Insert Foot Here

I had plans tonight. Plans to binge on take-out Chinese, watch the new season of The Bachelorette, because hello, Jojo is a doll.  Plans to get to bed by 9:30 (yeah right), because I have not been getting nearly enough sleep these days.  But sometimes plans don't always go accordingly... Tonight is one of those times.  So instead of opening my laptop and logging into Hulu, I am opening my laptop to a fresh Word document and spilling my guts.

I am a sensitive woman.  It is part of who I am, and this characteristic has many redeeming qualities to it.  But at times, times like tonight, my sensitivity causes me to say things I regret. I didn't mean to get so worked up, I didn't want to be "that friend"... I hate when I am "that friend".  That one who is too emotional, and always has her feels hurt for one reason or another.  I try really hard to not be "that friend".  Because its exhausting to be friends with someone who constantly needs a crutch, validation and complains about the color of the sky.  I know, because it's also exhausting to be that person.  I have this brokenness inside me that constantly needs to be validated. I have this desire to feel accepted and worthy and approved of.

Sometimes, that insecurity and brokenness comes out in the worst of ways.  Sometimes instead of just shutting up and letting things go, I am relentless. I keep picking something up that should be dropped, burned and buried.  That's where, all too often, I open up my fat gab and physically take my foot (the right one to be specific) and shove it so far back into my mouth that I end up gasping for air.

I literally choke on my own insecurities.
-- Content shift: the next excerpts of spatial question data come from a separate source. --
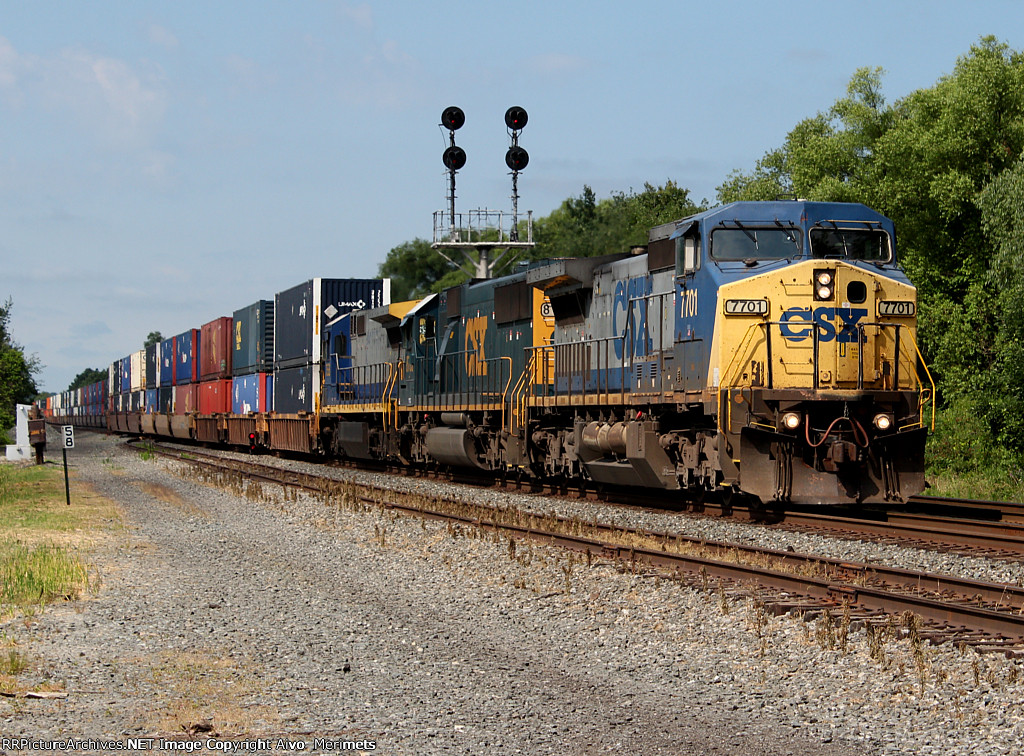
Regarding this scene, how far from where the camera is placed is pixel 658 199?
208 feet

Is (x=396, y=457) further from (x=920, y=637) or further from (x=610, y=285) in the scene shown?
A: (x=920, y=637)

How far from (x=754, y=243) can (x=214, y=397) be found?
104 feet

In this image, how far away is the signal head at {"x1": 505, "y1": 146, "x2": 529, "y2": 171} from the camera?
4119 cm

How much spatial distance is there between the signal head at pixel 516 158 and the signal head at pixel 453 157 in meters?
1.88

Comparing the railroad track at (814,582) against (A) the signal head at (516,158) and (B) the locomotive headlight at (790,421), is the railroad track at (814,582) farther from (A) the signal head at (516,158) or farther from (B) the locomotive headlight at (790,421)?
(A) the signal head at (516,158)

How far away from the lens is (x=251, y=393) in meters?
37.4

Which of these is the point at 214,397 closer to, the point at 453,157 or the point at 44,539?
the point at 453,157

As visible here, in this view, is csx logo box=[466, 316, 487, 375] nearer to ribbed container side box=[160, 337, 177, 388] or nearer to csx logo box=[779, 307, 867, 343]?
csx logo box=[779, 307, 867, 343]

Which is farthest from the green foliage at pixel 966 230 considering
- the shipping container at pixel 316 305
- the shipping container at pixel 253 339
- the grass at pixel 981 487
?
the shipping container at pixel 253 339

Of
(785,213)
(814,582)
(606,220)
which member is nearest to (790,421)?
(785,213)

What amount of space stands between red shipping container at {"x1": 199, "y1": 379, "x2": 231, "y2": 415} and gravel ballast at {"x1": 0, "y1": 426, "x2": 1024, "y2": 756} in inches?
1163

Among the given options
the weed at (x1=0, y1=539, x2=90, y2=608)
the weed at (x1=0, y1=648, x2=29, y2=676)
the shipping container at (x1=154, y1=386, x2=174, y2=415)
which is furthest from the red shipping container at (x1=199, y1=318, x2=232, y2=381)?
the weed at (x1=0, y1=648, x2=29, y2=676)

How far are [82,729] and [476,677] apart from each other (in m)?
2.28

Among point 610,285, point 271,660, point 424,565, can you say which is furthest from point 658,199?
point 271,660
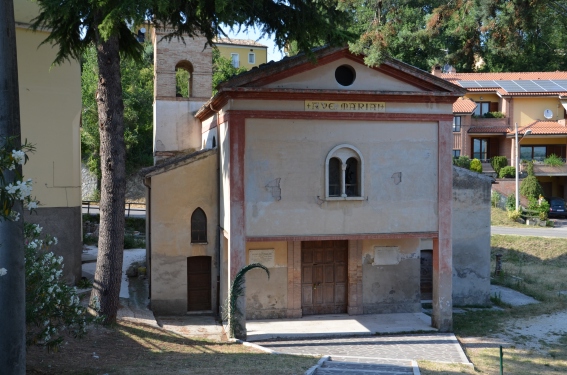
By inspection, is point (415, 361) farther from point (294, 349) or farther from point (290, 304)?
point (290, 304)

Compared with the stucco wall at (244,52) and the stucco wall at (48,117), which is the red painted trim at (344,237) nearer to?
the stucco wall at (48,117)

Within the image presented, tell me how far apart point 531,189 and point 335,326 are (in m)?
26.6

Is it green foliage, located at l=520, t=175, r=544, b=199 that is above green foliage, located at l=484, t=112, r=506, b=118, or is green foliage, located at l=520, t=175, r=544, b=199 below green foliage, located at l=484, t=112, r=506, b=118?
below

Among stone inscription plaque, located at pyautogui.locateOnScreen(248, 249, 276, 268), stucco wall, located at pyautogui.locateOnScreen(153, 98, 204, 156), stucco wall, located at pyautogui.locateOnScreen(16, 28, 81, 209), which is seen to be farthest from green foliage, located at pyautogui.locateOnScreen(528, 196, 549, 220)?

Then I stand back, and all I have to look at is the aftermath of the destruction I have caused.  Failed friendships, arguments with loved ones, strained work relationships, it all boils down to this brokenness that I carry around with me every day of my life.  I walk around with this label plastered across my forehead that says "Fragile, Handle With Care.", but I am the only one that can see it.

 I wish at this point I had some inspirational words about how I am going to just stop caring about what other people think, and how I am going to just march to the beat of my own drum. But really, I am just not there yet, as much as I want to be. But I am getting there. I am slowly coming into my own, breaking away from hurtful words that left deep scars in my heart.  Words that have caused me to desperately cling to any volume of approval.  Words that have caused me to walk away from my desires to make sure I was pleasing to someone else and their desires.

Someday, your frown of disapproval wont send me into a panic.  Someday your disagreeing opinion wont make me rethink my passion.  Someday I wont feel the need to explain myself.

 It is coming...soon. I can feel it.